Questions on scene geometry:
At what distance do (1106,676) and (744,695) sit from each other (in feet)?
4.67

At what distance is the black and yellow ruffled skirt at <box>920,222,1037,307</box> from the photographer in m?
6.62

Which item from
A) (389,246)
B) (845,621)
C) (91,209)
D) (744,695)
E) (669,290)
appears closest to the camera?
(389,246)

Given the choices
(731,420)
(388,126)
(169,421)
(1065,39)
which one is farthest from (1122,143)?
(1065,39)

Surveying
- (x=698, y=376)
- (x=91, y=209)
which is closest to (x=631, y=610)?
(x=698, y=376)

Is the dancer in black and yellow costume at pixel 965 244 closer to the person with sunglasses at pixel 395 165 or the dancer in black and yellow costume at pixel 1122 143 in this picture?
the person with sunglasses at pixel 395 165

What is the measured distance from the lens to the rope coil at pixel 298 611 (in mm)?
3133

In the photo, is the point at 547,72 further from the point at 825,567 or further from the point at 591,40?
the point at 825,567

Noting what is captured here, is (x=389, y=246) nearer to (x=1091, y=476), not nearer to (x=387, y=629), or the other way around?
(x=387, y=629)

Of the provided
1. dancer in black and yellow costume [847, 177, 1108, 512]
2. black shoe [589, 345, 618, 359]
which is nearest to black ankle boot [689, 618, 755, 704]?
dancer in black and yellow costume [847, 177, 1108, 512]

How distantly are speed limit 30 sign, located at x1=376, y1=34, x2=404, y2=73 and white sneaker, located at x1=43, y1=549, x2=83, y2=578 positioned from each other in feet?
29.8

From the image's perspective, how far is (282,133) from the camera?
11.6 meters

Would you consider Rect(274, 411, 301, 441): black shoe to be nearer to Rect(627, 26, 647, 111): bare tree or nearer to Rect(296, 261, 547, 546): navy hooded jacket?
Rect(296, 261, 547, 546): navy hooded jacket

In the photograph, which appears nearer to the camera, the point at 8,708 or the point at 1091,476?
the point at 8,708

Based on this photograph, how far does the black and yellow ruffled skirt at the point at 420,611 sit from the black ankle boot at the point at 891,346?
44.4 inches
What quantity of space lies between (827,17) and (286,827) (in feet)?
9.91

--

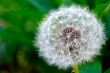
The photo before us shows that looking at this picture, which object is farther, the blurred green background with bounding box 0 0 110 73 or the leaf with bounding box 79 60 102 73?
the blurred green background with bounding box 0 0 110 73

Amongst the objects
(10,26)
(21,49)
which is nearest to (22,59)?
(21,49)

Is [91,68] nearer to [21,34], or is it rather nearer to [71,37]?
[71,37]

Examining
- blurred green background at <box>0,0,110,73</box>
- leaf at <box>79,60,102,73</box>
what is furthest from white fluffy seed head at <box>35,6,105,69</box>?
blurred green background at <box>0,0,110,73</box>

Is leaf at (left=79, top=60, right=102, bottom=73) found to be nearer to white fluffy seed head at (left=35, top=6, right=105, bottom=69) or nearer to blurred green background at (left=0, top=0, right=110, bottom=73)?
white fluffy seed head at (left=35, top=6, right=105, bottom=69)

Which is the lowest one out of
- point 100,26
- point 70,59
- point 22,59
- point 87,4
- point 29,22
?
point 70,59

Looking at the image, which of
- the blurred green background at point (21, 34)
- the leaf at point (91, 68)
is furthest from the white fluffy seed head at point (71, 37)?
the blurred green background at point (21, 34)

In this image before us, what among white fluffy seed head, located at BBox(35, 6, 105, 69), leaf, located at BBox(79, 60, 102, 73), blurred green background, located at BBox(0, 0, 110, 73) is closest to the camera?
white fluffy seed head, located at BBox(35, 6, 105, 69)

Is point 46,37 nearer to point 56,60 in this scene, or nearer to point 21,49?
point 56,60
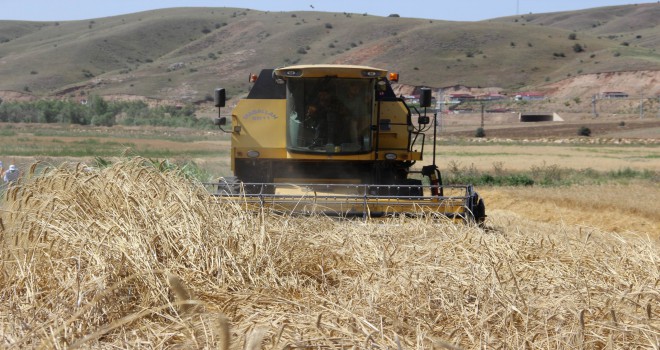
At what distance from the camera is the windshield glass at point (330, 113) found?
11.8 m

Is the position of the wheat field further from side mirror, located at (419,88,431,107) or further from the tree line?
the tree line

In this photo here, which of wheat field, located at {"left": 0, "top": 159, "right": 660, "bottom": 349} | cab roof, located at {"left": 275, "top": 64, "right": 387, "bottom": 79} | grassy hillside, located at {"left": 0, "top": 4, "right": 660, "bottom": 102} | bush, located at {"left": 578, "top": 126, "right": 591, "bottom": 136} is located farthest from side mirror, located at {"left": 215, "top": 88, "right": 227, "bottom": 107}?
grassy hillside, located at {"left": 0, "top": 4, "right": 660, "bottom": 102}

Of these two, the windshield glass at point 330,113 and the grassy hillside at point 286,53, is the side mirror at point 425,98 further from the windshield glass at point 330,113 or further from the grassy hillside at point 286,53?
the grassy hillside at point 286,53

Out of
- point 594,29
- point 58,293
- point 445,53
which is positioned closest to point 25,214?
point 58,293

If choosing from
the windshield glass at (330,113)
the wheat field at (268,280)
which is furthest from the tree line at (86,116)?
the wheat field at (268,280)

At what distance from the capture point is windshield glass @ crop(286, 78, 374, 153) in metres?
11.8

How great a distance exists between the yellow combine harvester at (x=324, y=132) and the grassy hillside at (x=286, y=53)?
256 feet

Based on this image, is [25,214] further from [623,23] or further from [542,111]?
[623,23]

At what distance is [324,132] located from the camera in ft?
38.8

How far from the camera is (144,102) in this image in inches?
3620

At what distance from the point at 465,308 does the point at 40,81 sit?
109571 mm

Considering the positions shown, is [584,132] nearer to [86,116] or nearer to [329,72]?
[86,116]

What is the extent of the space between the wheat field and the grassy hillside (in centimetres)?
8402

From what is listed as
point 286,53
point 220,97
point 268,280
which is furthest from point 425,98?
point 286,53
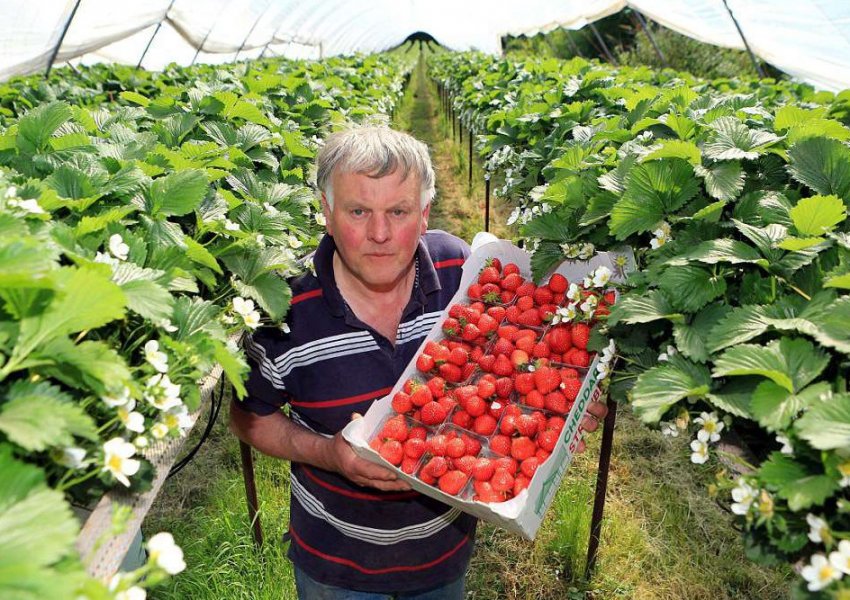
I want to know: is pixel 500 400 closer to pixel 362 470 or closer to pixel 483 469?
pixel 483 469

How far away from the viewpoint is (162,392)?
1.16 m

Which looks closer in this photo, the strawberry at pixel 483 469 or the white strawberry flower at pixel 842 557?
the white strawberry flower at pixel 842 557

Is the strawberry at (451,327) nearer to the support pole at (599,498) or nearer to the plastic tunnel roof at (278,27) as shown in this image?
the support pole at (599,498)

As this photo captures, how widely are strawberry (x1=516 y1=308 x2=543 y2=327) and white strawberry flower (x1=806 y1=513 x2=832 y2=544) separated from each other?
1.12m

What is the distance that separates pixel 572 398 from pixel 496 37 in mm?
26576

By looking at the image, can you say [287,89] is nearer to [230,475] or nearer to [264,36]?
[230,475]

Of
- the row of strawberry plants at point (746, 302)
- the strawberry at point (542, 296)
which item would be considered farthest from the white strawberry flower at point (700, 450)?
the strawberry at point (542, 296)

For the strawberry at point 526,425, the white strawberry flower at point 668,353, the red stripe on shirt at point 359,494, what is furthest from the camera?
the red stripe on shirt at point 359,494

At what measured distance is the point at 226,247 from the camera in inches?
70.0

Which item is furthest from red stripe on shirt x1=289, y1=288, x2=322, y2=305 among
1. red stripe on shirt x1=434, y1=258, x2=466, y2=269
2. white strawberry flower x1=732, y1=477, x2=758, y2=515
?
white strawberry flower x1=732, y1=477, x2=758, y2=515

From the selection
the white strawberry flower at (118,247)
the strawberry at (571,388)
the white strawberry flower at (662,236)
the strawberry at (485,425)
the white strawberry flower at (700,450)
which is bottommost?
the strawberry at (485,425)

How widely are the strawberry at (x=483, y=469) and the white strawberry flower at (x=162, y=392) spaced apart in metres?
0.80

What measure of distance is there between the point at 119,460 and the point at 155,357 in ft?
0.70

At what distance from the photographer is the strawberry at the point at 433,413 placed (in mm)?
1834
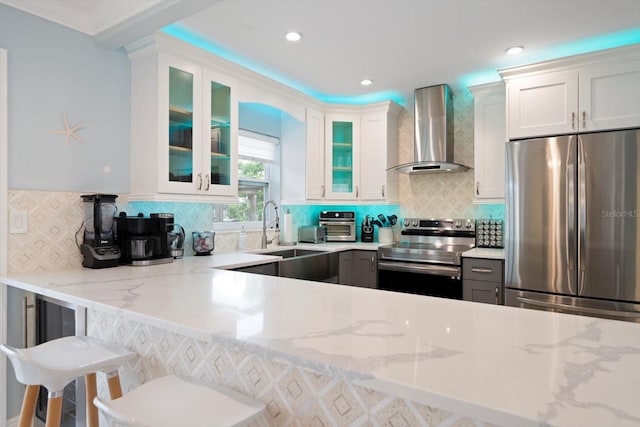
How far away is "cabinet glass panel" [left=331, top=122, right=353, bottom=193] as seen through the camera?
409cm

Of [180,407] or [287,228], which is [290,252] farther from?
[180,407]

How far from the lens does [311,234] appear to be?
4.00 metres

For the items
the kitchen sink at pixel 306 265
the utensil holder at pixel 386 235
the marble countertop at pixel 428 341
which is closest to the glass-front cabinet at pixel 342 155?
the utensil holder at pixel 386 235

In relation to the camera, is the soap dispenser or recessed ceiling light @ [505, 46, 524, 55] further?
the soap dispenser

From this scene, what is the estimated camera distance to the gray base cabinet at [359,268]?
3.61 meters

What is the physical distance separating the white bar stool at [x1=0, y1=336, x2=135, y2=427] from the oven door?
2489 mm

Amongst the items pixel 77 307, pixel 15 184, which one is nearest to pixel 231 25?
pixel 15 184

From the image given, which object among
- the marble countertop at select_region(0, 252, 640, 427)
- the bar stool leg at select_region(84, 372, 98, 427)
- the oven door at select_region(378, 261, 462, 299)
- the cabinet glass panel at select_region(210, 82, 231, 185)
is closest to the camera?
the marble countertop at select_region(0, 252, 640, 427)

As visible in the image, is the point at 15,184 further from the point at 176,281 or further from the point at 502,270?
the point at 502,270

> [Your task]
Please count the rows above that contain the string "inches" and reply with only that number.

> [Final result]
3